> **PROBLEM DESCRIPTION**
Rewrite the lines below as a numbered list, skipping any blank lines and leaving the pictures out.

═════ DATA ENTRIES

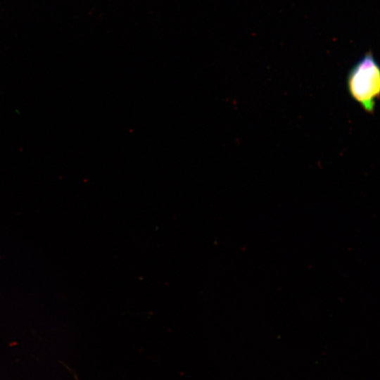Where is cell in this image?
Wrapping results in <instances>:
<instances>
[{
  "label": "cell",
  "instance_id": "cell-1",
  "mask_svg": "<svg viewBox=\"0 0 380 380\" xmlns=\"http://www.w3.org/2000/svg\"><path fill=\"white\" fill-rule=\"evenodd\" d=\"M347 89L362 109L373 113L380 94V68L371 52L366 53L349 70Z\"/></svg>",
  "mask_w": 380,
  "mask_h": 380
}]
</instances>
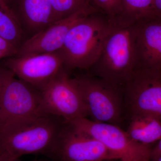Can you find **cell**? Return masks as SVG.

══════════

> **OUTPUT OF THE EXERCISE**
1. Where is cell in this image?
2. Wrapping results in <instances>:
3. <instances>
4. [{
5.   "label": "cell",
6.   "instance_id": "cell-1",
7.   "mask_svg": "<svg viewBox=\"0 0 380 380\" xmlns=\"http://www.w3.org/2000/svg\"><path fill=\"white\" fill-rule=\"evenodd\" d=\"M347 89L362 109L373 113L380 94V68L371 52L366 53L349 70Z\"/></svg>",
8.   "mask_w": 380,
9.   "mask_h": 380
10. }]
11. </instances>
12. Can you find **cell**? Return masks as SVG.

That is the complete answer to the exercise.